*TASK TO COMPLETE:* Among the lines of data below, reproduce only those from the one with "sports-news-dhonis-review-system" through the one with "Sara Boo Green Linear dot bodycon dress", exactly as they stand, both ends included.

Dataset records
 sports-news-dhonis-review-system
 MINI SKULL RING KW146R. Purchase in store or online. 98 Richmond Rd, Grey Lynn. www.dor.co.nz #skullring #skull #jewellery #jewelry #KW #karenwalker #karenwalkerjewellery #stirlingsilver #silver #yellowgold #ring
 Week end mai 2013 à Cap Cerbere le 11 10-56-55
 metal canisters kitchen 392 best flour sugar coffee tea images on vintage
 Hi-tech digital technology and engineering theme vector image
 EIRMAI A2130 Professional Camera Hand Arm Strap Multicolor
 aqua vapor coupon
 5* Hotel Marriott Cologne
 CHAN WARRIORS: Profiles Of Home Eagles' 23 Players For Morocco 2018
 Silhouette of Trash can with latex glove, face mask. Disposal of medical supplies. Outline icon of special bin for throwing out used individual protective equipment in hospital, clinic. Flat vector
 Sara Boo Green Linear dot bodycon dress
==
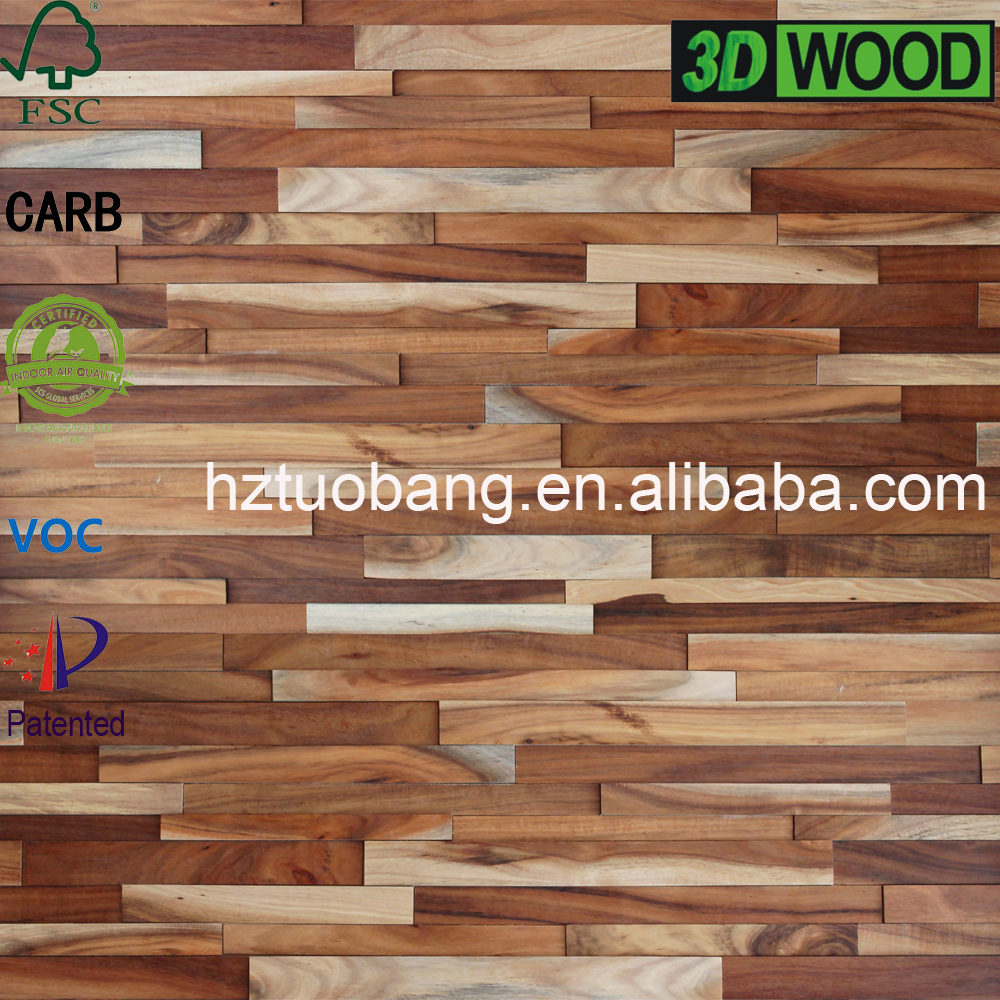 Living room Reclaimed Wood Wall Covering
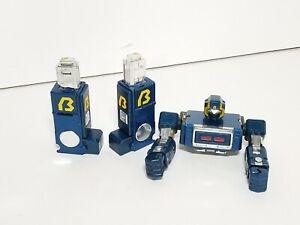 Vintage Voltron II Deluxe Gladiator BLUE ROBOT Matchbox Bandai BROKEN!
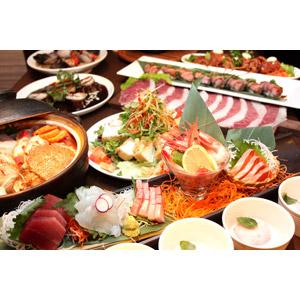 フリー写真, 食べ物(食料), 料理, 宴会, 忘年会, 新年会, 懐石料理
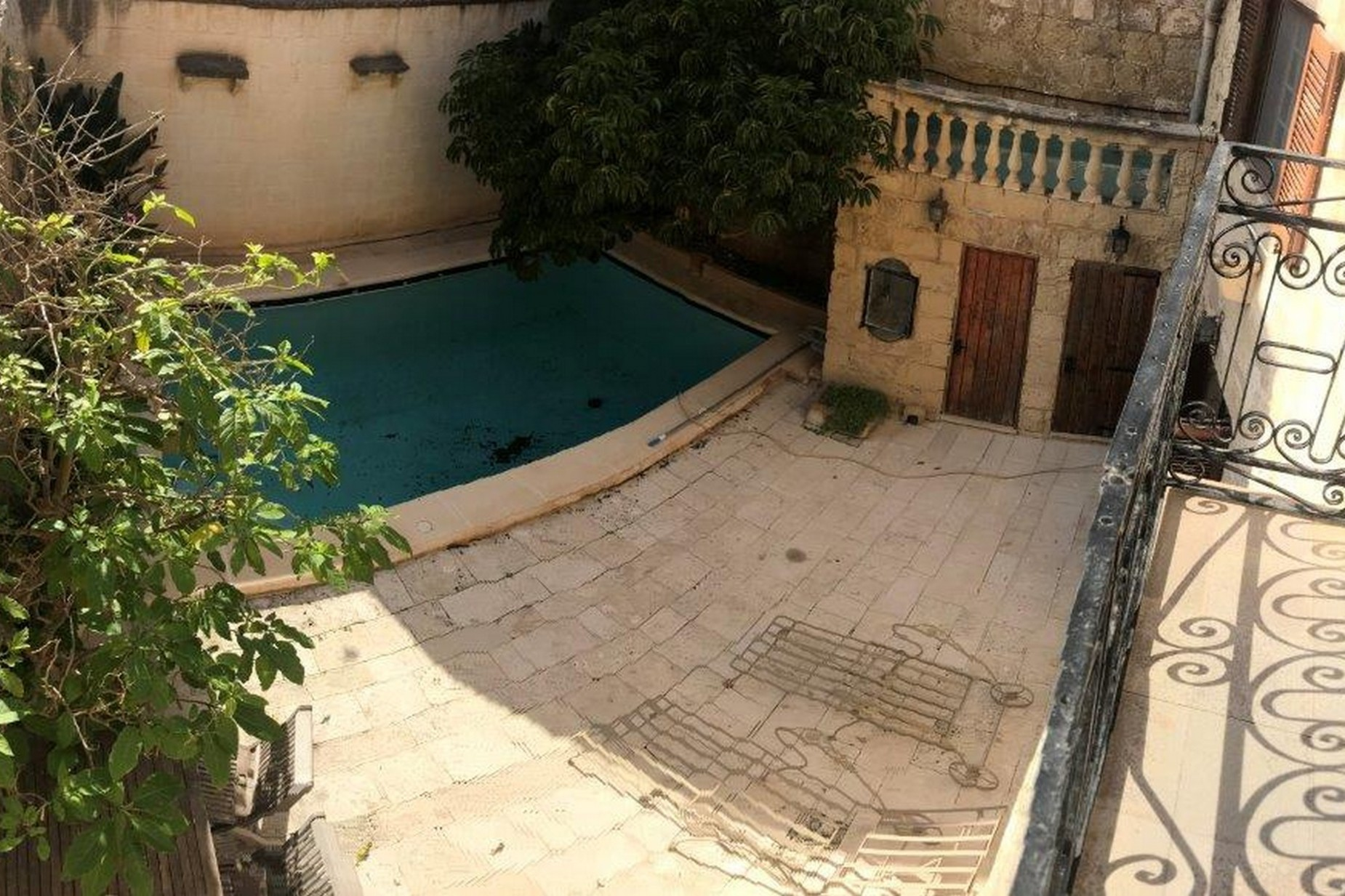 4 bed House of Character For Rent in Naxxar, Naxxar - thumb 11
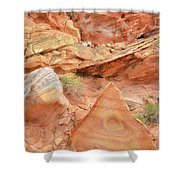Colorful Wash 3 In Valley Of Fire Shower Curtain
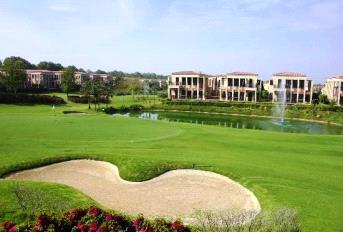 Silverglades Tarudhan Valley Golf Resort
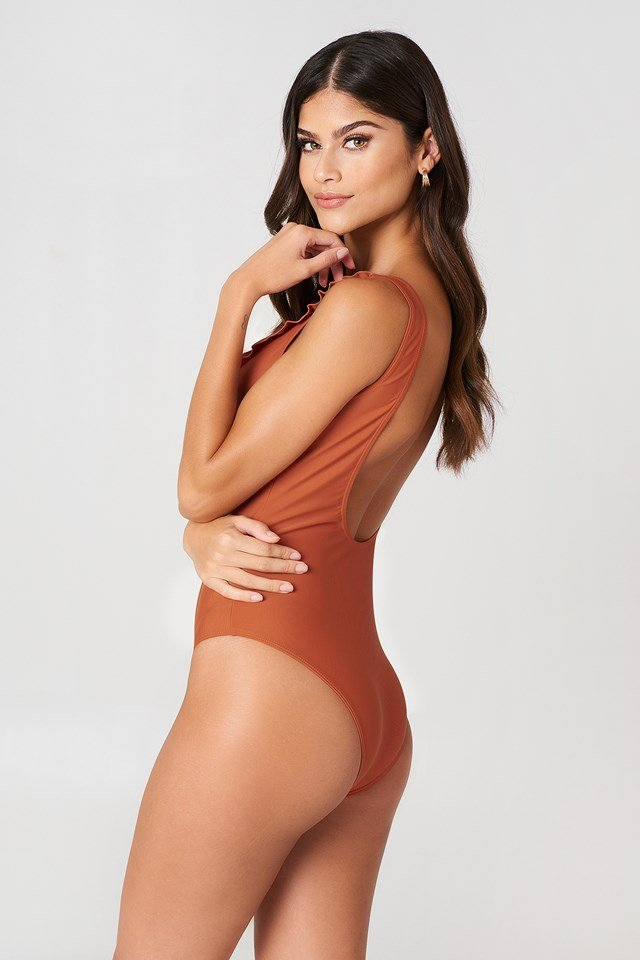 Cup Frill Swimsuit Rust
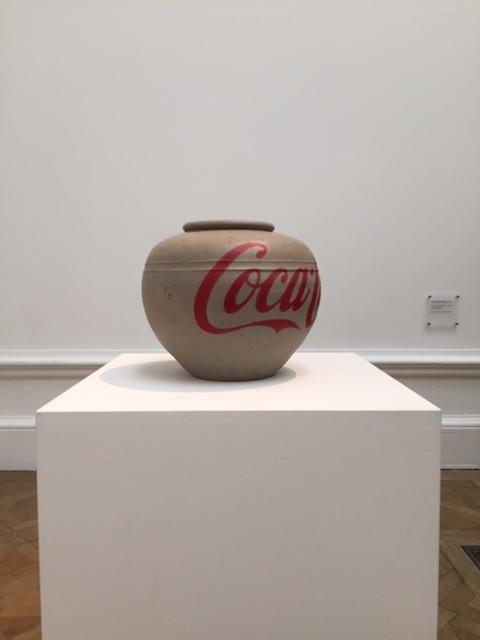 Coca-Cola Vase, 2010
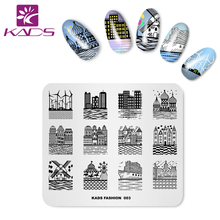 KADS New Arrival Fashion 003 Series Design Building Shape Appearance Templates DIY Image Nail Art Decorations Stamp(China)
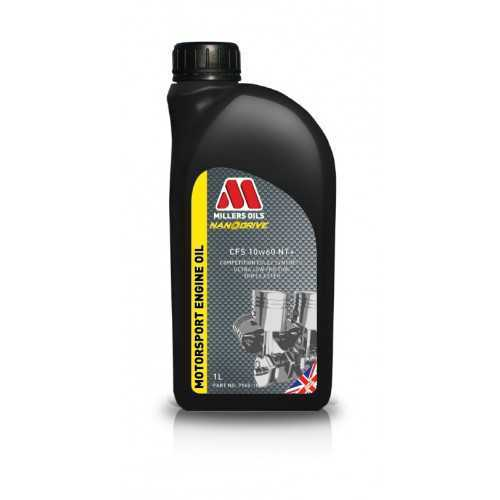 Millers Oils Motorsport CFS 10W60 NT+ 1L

*SOLUTION:*
 sports-news-dhonis-review-system
 MINI SKULL RING KW146R. Purchase in store or online. 98 Richmond Rd, Grey Lynn. www.dor.co.nz #skullring #skull #jewellery #jewelry #KW #karenwalker #karenwalkerjewellery #stirlingsilver #silver #yellowgold #ring
 Week end mai 2013 à Cap Cerbere le 11 10-56-55
 metal canisters kitchen 392 best flour sugar coffee tea images on vintage
 Hi-tech digital technology and engineering theme vector image
 EIRMAI A2130 Professional Camera Hand Arm Strap Multicolor
 aqua vapor coupon
 5* Hotel Marriott Cologne
 CHAN WARRIORS: Profiles Of Home Eagles' 23 Players For Morocco 2018
 Silhouette of Trash can with latex glove, face mask. Disposal of medical supplies. Outline icon of special bin for throwing out used individual protective equipment in hospital, clinic. Flat vector
 Sara Boo Green Linear dot bodycon dress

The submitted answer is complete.